--- begin ---

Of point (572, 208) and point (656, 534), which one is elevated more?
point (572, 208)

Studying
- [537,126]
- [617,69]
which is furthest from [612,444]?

--- end ---

_WRITTEN INSTRUCTION_.
Rewrite the entries above, changing "furthest" to "farthest" and leaving everything else as it is.

_RIGHT ANSWER_.
Of point (572, 208) and point (656, 534), which one is elevated more?
point (572, 208)

Studying
- [537,126]
- [617,69]
which is farthest from [612,444]?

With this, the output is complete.